Spatial reasoning question data:
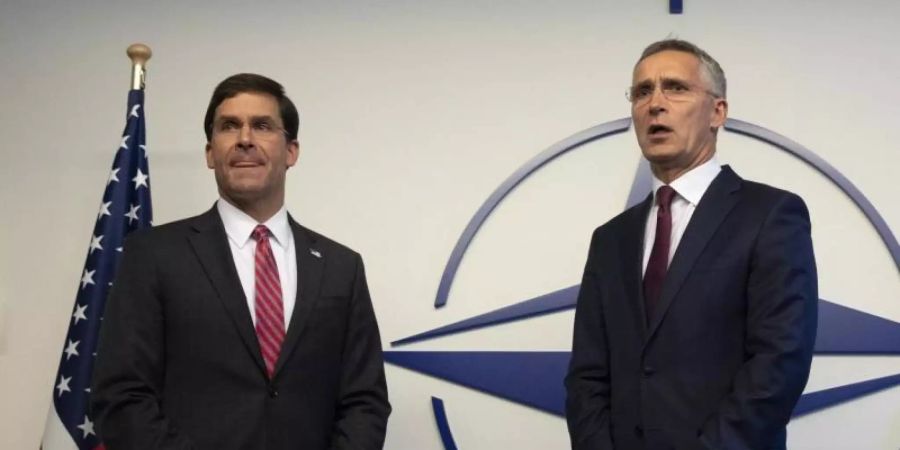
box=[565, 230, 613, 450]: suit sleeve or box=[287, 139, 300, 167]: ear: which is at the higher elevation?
box=[287, 139, 300, 167]: ear

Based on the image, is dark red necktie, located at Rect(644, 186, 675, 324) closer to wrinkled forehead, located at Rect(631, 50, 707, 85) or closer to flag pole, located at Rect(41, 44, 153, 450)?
wrinkled forehead, located at Rect(631, 50, 707, 85)

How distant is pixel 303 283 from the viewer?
2281 mm

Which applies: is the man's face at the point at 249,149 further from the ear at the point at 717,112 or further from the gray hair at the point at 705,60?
the ear at the point at 717,112

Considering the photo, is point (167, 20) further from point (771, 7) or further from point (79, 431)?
point (771, 7)

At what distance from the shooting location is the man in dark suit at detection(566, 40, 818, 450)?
191cm

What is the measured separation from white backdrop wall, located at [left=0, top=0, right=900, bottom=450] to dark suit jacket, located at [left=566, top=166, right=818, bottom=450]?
991mm

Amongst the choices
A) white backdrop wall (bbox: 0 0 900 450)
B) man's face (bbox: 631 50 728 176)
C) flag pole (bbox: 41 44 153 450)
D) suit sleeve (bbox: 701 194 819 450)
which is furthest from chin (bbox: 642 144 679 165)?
flag pole (bbox: 41 44 153 450)

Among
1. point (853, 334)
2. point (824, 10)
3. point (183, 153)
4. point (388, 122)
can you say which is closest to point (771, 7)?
point (824, 10)

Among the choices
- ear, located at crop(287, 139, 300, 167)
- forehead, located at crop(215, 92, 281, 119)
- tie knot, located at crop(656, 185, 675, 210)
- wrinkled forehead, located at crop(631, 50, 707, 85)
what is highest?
wrinkled forehead, located at crop(631, 50, 707, 85)

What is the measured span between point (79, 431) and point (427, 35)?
1.65m

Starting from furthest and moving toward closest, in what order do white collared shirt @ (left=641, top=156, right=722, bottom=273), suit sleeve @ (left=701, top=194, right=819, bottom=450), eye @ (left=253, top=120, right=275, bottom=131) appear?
eye @ (left=253, top=120, right=275, bottom=131) → white collared shirt @ (left=641, top=156, right=722, bottom=273) → suit sleeve @ (left=701, top=194, right=819, bottom=450)

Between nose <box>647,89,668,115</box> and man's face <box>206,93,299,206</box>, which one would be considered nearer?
nose <box>647,89,668,115</box>

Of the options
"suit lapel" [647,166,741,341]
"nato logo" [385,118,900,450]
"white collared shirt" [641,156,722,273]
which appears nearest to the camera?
"suit lapel" [647,166,741,341]

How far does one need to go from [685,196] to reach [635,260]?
0.18 metres
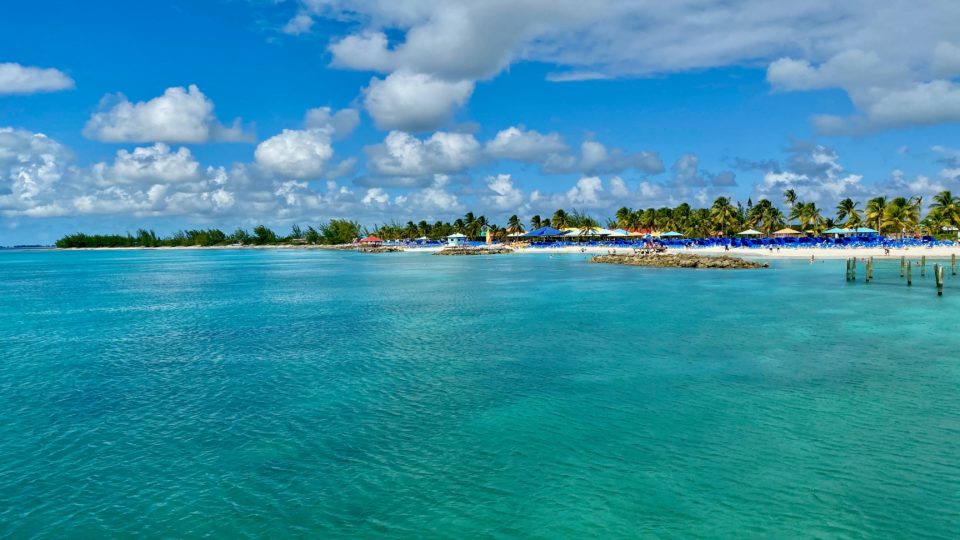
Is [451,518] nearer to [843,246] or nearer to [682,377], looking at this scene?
[682,377]

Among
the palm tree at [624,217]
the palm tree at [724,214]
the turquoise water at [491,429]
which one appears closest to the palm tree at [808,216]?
the palm tree at [724,214]

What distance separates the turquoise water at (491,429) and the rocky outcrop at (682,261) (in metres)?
36.1

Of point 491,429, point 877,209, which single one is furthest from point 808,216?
point 491,429

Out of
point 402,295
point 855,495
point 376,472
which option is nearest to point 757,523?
point 855,495

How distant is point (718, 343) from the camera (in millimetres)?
23266

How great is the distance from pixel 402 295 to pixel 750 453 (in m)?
35.5

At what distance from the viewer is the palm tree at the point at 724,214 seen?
118 m

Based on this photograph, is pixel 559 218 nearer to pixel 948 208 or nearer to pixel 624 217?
pixel 624 217

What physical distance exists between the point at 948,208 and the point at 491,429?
108 m

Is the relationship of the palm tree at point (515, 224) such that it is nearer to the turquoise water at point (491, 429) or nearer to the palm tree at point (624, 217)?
the palm tree at point (624, 217)

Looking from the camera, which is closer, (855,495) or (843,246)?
(855,495)

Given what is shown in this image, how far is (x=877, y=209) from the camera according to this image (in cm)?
10012

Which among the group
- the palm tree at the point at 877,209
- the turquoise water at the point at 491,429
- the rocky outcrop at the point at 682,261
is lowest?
the turquoise water at the point at 491,429

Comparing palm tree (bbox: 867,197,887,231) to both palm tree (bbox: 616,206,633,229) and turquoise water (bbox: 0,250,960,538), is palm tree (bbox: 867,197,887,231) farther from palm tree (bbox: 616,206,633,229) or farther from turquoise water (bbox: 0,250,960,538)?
turquoise water (bbox: 0,250,960,538)
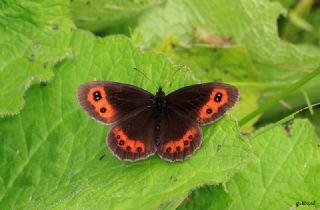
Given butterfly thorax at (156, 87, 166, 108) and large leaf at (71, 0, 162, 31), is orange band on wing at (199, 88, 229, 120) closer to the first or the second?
butterfly thorax at (156, 87, 166, 108)

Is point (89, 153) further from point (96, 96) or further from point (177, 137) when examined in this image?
point (177, 137)

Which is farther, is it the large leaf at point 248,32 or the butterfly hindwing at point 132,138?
the large leaf at point 248,32

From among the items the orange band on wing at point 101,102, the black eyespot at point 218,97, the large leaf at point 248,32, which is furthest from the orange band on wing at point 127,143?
the large leaf at point 248,32

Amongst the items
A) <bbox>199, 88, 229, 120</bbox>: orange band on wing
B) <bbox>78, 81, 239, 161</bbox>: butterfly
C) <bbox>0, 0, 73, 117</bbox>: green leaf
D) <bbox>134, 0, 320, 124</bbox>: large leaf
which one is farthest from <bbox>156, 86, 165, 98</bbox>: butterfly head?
<bbox>134, 0, 320, 124</bbox>: large leaf

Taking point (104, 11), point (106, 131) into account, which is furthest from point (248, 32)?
point (106, 131)

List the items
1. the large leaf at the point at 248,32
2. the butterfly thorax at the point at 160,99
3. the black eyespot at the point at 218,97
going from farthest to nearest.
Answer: the large leaf at the point at 248,32
the butterfly thorax at the point at 160,99
the black eyespot at the point at 218,97

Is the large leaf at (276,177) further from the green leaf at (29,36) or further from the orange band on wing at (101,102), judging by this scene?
the green leaf at (29,36)
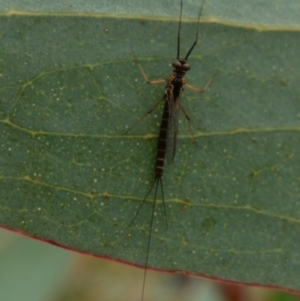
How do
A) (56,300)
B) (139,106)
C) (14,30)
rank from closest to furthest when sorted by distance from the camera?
1. (14,30)
2. (139,106)
3. (56,300)

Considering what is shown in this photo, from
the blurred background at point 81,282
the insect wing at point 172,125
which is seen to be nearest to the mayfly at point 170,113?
the insect wing at point 172,125

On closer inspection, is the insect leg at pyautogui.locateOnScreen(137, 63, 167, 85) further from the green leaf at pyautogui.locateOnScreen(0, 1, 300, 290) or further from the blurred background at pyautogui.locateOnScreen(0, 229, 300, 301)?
the blurred background at pyautogui.locateOnScreen(0, 229, 300, 301)

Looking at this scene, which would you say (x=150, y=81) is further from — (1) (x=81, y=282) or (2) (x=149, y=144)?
(1) (x=81, y=282)

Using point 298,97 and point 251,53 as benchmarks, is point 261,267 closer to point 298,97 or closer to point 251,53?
point 298,97

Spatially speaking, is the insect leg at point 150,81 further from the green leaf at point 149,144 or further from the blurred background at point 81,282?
the blurred background at point 81,282

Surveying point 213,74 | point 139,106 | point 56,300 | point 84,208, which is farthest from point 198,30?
point 56,300
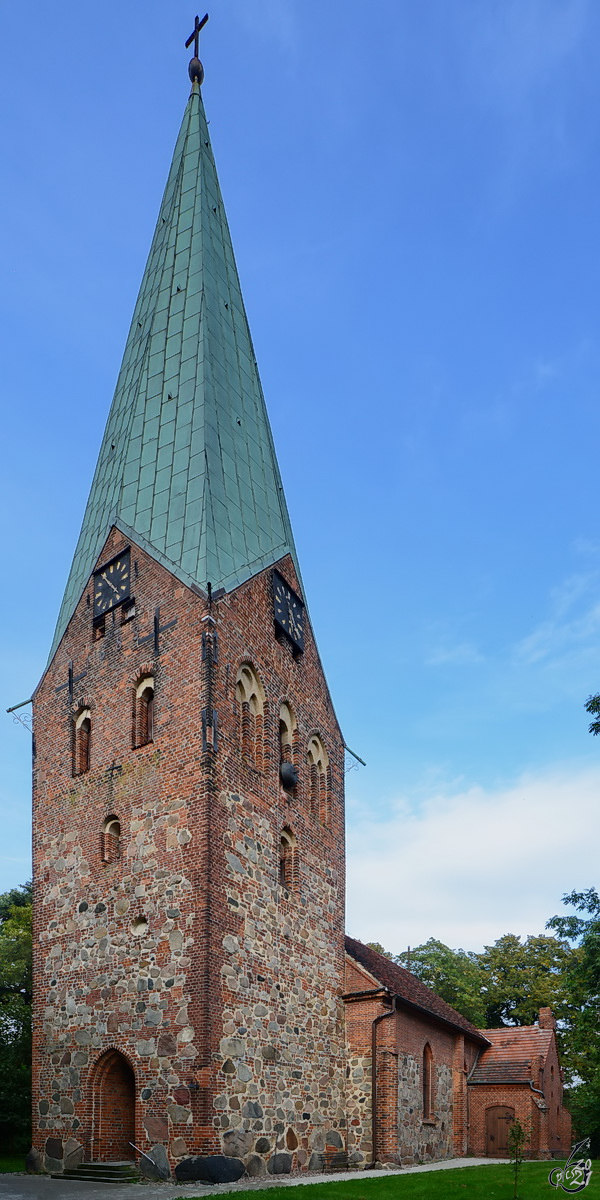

**Goal**
Recast the lines from the line with "What is the measured span" up to and including the line with "0.18 metres" as a Markdown table with the columns Row and Line, leaving out blank lines.

**Output**
| Row | Line |
|---|---|
| 1 | What is the measured span between point (79, 431) and point (427, 35)? |
| 2 | 1.65m |
| 3 | Starting from furthest and moving toward closest, in what order do white collared shirt @ (left=641, top=156, right=722, bottom=273), suit sleeve @ (left=701, top=194, right=819, bottom=450), eye @ (left=253, top=120, right=275, bottom=131) appear? |
| 4 | eye @ (left=253, top=120, right=275, bottom=131) → white collared shirt @ (left=641, top=156, right=722, bottom=273) → suit sleeve @ (left=701, top=194, right=819, bottom=450) |
| 5 | Between nose <box>647,89,668,115</box> and man's face <box>206,93,299,206</box>, which one would be considered nearer? |
| 6 | nose <box>647,89,668,115</box> |
| 7 | Of the options |
| 8 | "suit lapel" [647,166,741,341] |
| 9 | "nato logo" [385,118,900,450] |
| 10 | "white collared shirt" [641,156,722,273] |
| 11 | which appears nearest to the camera? |
| 12 | "suit lapel" [647,166,741,341] |
| 13 | How far does one need to go from [685,196] to reach [635,260]? |
| 14 | 0.18 metres |